課題の要件:
ページ抜粋のうち、「ずっと中途半端な気分でいたが、クランクインまであと3週間、一気にガーッといくぞ!」から始まり「2004.11.28(日)」で終わる部分を、一字も変えずに書き写すこと。

ページ抜粋:
◇ ◇ ◇ ◇ ◇
2004.11.25(木)

もう一ヶ月近く助監督を捜し求めているものの今だに決まらず、クランクイン予定の3週間前となる。オレも気弱になり、もう今日明日くらいに決まらなければ、年内の撮影はムリだなとなかば覚悟を決めた瞬間、一本の電話あり。森山からだった。森山にも当然、「お前、やれんか?」とは聞いていたが、その返事の期限をもう10日も過ぎていたので、オレとしては、出来ないということだろうと決めつけるしかなかったってわけ。
ところが、「オレ、やりますよ」。
地獄に仏とは、まさにこのことだね。
さすが森山、オリの弟子だよ。ホントありがたかった。
こうなると一気にテンション上がるのがオレの常。五代と印刷屋にTEL。27日までには印刷台本上がるように手配する。
ずっと中途半端な気分でいたが、クランクインまであと3週間、一気にガーッといくぞ!

2004.11.27(土)

緊縛師の狩野千秋さんと会い、正式に緊縛の依頼をする。ちなみに女性。とてもエネルギッシュでテンダネスでおおらかな方なので、ホッとする。神戸の紹介なのだ。神戸に感謝。
新宿で五代と打ち合わせ。ギリギリまでかかって五代が決定稿を仕上げてきたというわけ。そのまま印刷屋へ飛び込む。ギリギリセーフ。
五代と祝杯。ま、何とかクランクイン出来そうということに対するオレたちだけのお祝いだね。

2004.11.28(日)

印刷台本上がる。一回目の演出部打ち合わせ。オレと森山、そしてその下に見習いクラス2人、中川くんと松本くんだ。この2人では心もとないので、現場だけでも誰か出来るヤツに来てもらおうとなる。少し前に高田宝重から、現場だけは行けますという返事をオレはもらっていたので、では高田に来てもらおうとなる。高田がオレの助監督やるのは8年ぶり。つまり、高田と森山がそろうのも8年ぶりということになる。以前はこの2人のコンビで何年かやってもらったことがある。楽しい現場になりそうだ。

2004.11.29(月)

今回のSM映画2本撮りのヒロインとなる山口真里と打ち合わせ。このコはAVを何年かやってる天然美巨乳のコで、AVではそれなりに人気はあるようだが、事情があってAVの名前は使えないので、この名がピンク用の芸名ね。彼女も初のピンクでセリフ憶えられるのかしら?とか不安がってるけど、不安なのはオレも同じ。彼女の芝居は見たこともないし、その存在感も分からないんだからね。でも、美巨乳なので縄には栄えるだろう、とりあえずはそれだけでも充分って感じでいくしかないんだよね。

2004.12.1(水)
◇ ◇ ◇ ◇ ◇
表示データ:
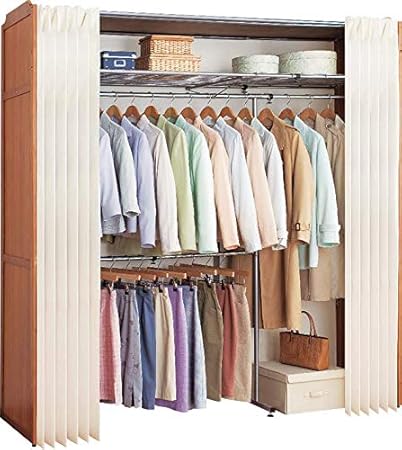 Amazon Closet Hanger Rack クローゼットハンガーラック ブラウン 伸縮 最大幅190cm 伸縮式 2段 収納 ハンガーラック ダブル カーテン付き 木製 カバー付き ワードローブ 衣類収納 棚付 棚付き クローゼットハンガー ワードローブ オンライン通販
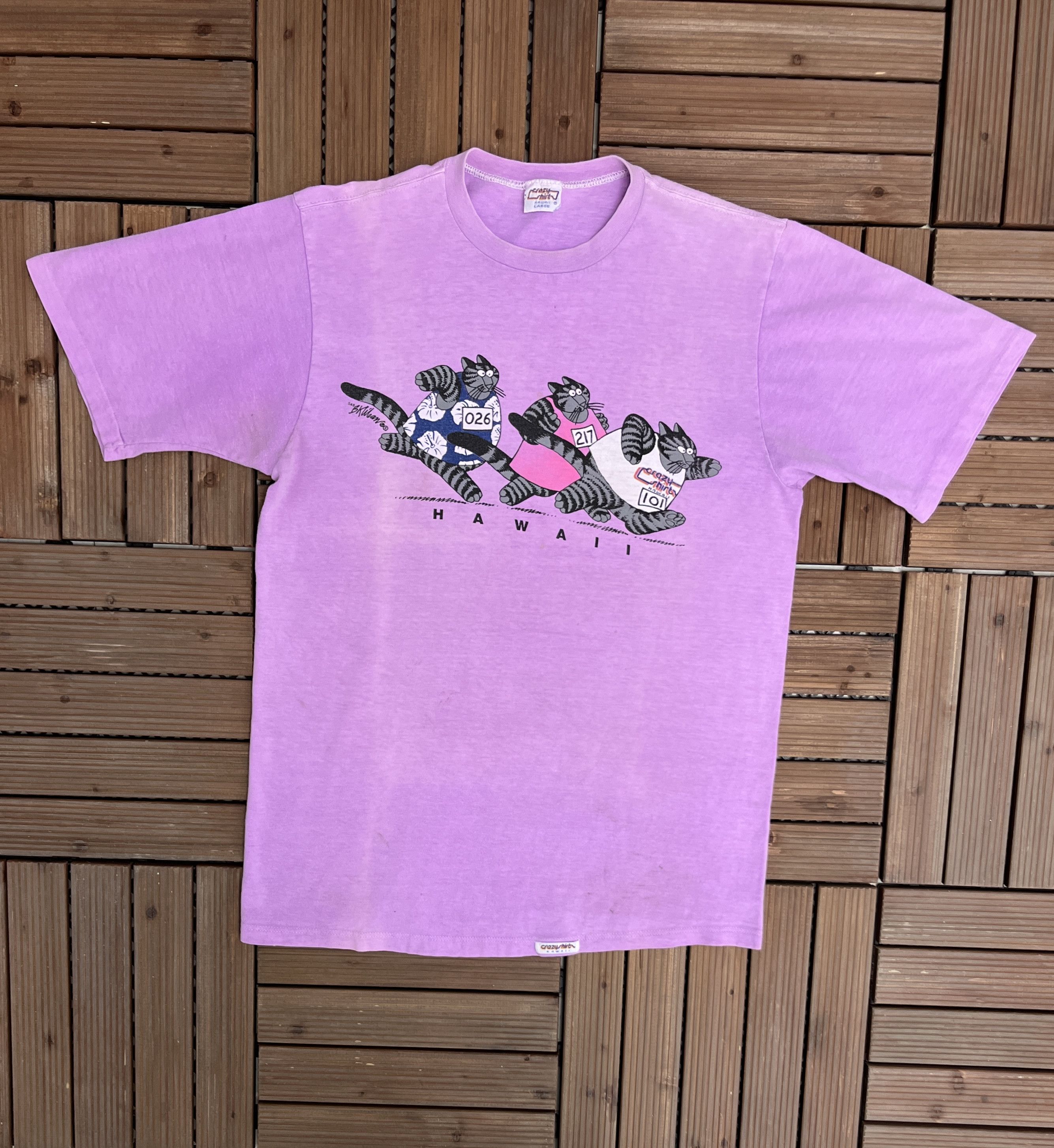 Vintage Hawaii Cat Race Vintage Purple T-Shirt Tee Size US L / EU 52-54 / 3 - 1 Thumbnail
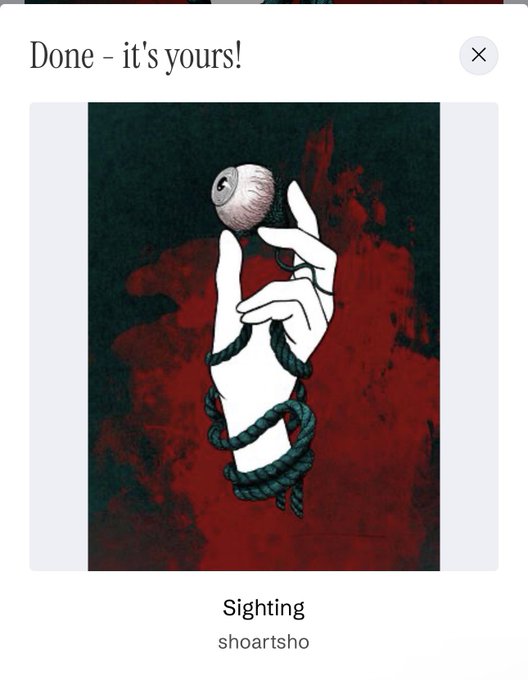 A digital art completion screen displays 'Done - it's yours!' above an illustration of a hand holding a disembodied eyeball with rope, titled 'Sighting' by user shoartsho.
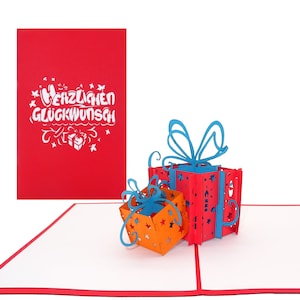 Pop-Up Geburtstagskarte "Geschenke - Herzlichen Glückwunsch", 3D Karte, Pop Up Karten, Karte zum Geburtstag, Glückwunschkarte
◇ ◇ ◇ ◇ ◇
課題への解答:
ずっと中途半端な気分でいたが、クランクインまであと3週間、一気にガーッといくぞ!

2004.11.27(土)

緊縛師の狩野千秋さんと会い、正式に緊縛の依頼をする。ちなみに女性。とてもエネルギッシュでテンダネスでおおらかな方なので、ホッとする。神戸の紹介なのだ。神戸に感謝。
新宿で五代と打ち合わせ。ギリギリまでかかって五代が決定稿を仕上げてきたというわけ。そのまま印刷屋へ飛び込む。ギリギリセーフ。
五代と祝杯。ま、何とかクランクイン出来そうということに対するオレたちだけのお祝いだね。

2004.11.28(日)